Die Proteste gegen Polizeigewalt in den USA haben auch in Deutschland zu Demonstrationen gegen Polizeigewalt und Rassismus in der Polizei geführt. Wie wird die Polizei in Deutschland gesehen - wird sie als Dienstleister und Ordnungshüter wahrgenommen oder eher bedrohlich für die Werte und die Ordnung, die eigentlich geschützt werden sollen? Darüber gibt es eine Kontroverse: Auf der einen Seite steht SPD-Co-Chefin Saskia Esken, die der Polizei systemischen Rassismus vorwarf - diese Aussage dann aber wieder relativierte. Auf der anderen Seite steht Bundesinnenminister Horst Seehofer, der der Autorin eines umstrittenen Artikels in der "taz" über die Polizei mit einer Klage gedroht hatte, sich dann aber doch noch besann.
"Unterscheiden zwischen Rassismus als Haltung und der Gewalt"
Rafael Behr war früher selber Polizist und ist heute Polizeisoziologe an der Hamburger Akademie der Polizei.
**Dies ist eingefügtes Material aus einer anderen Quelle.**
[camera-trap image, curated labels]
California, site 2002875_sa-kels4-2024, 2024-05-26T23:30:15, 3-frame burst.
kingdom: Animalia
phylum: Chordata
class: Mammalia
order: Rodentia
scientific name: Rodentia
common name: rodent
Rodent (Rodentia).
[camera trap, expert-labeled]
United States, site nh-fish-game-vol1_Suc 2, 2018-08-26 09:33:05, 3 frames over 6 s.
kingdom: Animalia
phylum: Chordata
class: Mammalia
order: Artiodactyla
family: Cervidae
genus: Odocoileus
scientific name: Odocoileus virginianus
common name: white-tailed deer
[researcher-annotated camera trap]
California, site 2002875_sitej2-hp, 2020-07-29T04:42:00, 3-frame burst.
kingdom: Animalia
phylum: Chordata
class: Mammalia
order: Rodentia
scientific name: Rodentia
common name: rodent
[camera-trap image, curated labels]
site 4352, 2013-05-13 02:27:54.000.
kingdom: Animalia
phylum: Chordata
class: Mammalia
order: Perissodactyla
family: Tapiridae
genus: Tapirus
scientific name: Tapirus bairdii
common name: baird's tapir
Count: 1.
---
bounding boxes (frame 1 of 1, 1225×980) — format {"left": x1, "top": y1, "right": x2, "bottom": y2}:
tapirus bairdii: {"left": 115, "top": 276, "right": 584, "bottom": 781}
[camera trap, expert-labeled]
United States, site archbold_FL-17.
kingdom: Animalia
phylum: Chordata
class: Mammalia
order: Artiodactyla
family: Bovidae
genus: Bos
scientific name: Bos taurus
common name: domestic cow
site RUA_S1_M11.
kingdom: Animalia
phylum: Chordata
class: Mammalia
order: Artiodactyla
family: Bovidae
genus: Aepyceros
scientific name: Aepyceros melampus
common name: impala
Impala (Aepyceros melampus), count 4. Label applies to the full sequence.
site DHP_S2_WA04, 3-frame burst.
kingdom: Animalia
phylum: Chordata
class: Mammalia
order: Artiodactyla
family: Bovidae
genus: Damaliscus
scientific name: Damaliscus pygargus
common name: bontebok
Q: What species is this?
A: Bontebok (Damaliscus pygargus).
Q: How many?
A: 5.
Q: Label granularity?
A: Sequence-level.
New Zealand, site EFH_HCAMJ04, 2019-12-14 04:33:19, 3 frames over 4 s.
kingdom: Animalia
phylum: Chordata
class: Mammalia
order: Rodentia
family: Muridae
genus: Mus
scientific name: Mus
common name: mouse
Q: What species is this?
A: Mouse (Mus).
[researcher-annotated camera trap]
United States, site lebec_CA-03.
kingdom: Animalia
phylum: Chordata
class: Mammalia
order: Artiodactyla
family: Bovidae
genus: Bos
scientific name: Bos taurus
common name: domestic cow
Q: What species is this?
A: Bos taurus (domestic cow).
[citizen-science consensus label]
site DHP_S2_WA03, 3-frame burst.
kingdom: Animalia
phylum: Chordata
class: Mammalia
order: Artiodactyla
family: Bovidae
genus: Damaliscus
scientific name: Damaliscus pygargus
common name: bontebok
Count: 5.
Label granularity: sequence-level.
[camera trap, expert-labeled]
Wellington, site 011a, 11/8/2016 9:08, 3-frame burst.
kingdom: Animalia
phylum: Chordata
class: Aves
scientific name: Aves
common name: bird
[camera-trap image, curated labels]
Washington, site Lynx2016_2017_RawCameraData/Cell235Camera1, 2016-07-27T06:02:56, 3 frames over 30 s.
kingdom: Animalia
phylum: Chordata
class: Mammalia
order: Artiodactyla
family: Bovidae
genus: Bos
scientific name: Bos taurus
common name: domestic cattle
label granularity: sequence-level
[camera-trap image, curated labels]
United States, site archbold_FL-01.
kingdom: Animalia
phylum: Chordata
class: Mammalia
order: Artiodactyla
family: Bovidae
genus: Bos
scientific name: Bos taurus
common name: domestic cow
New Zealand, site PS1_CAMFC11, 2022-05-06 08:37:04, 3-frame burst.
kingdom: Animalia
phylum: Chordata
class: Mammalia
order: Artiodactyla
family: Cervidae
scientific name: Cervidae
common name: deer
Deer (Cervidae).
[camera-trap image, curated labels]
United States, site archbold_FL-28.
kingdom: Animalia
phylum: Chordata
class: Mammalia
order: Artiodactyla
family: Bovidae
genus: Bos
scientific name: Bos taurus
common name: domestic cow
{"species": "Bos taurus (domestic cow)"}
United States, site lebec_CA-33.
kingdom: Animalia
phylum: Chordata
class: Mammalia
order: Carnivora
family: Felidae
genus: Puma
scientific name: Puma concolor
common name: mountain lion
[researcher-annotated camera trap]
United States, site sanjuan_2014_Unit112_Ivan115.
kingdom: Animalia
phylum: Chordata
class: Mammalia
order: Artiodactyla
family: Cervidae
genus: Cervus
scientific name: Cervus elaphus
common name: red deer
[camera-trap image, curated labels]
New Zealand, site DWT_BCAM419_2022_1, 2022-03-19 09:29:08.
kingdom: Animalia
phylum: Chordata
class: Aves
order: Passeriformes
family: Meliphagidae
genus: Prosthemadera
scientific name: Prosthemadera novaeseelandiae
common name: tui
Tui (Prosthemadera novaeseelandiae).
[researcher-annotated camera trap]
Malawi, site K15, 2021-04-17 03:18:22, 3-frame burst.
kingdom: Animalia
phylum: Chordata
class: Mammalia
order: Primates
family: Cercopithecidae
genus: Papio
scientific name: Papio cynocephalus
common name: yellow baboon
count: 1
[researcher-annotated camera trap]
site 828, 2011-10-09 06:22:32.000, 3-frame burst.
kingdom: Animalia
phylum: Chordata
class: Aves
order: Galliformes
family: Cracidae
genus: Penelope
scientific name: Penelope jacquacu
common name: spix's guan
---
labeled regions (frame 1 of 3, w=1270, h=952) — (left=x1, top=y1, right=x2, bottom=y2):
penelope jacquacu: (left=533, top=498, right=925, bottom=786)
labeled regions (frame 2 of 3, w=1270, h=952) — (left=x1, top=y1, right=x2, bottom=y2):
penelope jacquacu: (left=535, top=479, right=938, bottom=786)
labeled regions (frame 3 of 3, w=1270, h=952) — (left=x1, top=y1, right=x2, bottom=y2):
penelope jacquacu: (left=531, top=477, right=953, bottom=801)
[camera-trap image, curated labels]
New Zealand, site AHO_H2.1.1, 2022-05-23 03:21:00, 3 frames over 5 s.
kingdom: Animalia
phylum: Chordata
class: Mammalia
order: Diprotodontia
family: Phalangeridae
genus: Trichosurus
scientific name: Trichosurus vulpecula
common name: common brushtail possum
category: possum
Er sagte im Dlf, man müsse unterscheiden zwischen Rassismus als Haltung und der Gewalt, die daraus möglicherweise als Handlung folge. "Wenn Sie fragen, kommt Rassismus mehr vor als in anderen Berufen, dann muss man schlichweg sagen: Das weiß man nicht", sagte Behr. "Solange Rassismus unter sich bleibt und verbal ausgetauscht wird in den Sozialräumen oder in den Gruppenwagen, nehmen wir das überhaupt nicht so richtig zur Kenntnis."
Die Polizei habe ein Alleinstellungsmerkmal, weil sie die Macht und Befugnis habe, Menschen zu kontrollieren und auch Gewalt anzuwenden - und wenn diese dann rassistisch motiviert sei, dann sei das brenzlig. "Da kommt es dann auch gar nicht auf die Zahl an, sondern überhaupt auf die Tatsache, dass es vorkommt."
"Es sind nicht die einigen, wenigen schwarze Schafe"
Stand heute könne man sicher eines ausschließen, so Behr. "Es sind nicht die einigen, wenigen schwarze Schafe, die mit den anderen nichts zu tun haben. Sie müssen sich Polizei als Kollegialorgan vorstellen, wo viele Leute immer zusammen sind - gerade in der Schutzpolizei." Es gebe Rassisten in der Polizei - explizit, es gebe Reichsbürger, es gebe "alles mögliche, was es in der Bevölkerung auch gibt".
"Das wäre aber nicht so das polizeiliche Problem, wenn es denn Strukturen gäbe, die frühzeitig dieses erkennen und abstellen", sagte Behr weiter. "Diese Strukturen erkenne ich im Moment nicht, weil sich im Prinzip die gesamte Polizei, insbesondere die Berufsvertretungen, gegen Aufklärung stemmen."
"Die jungen Menschen kommen nicht als fertig entwickelte Rassisten zu uns"
Es gebe wenige Strukturen, die rassistische Handlungen als solche identifizierten. "Und das ist ein Mangel", sagte Behr. An der Hamburger Akademie der Polizei bemühe man sich nach Kräften darum, sich dieses Themas anzunehmen. "Nur ist die Ausbildungszeit nicht der Zeitraum und der Prozess, in dem Rassismen zu Tage treten. Wir vermuten, dass es viel mehr Praxiserfahrungen sind, in denen kein Ausbilder mehr in der Nähe ist."
Vieles in der Ausbildung sei eher präventiv. "Die jungen Menschen kommen ja nicht als fertig entwickelte Rassisten zu uns. Im Gegenteil: Die meisten sagen, sie wollen mit Menschen arbeiten und helfen, unterstützen. Da gibt es diesen hohen Anteil soziale Motivation. Aber wir erkennen diejenigen, die schon rigide sind, die schon verhärtet sind, nicht gut. Da muss nachgesteuert werden."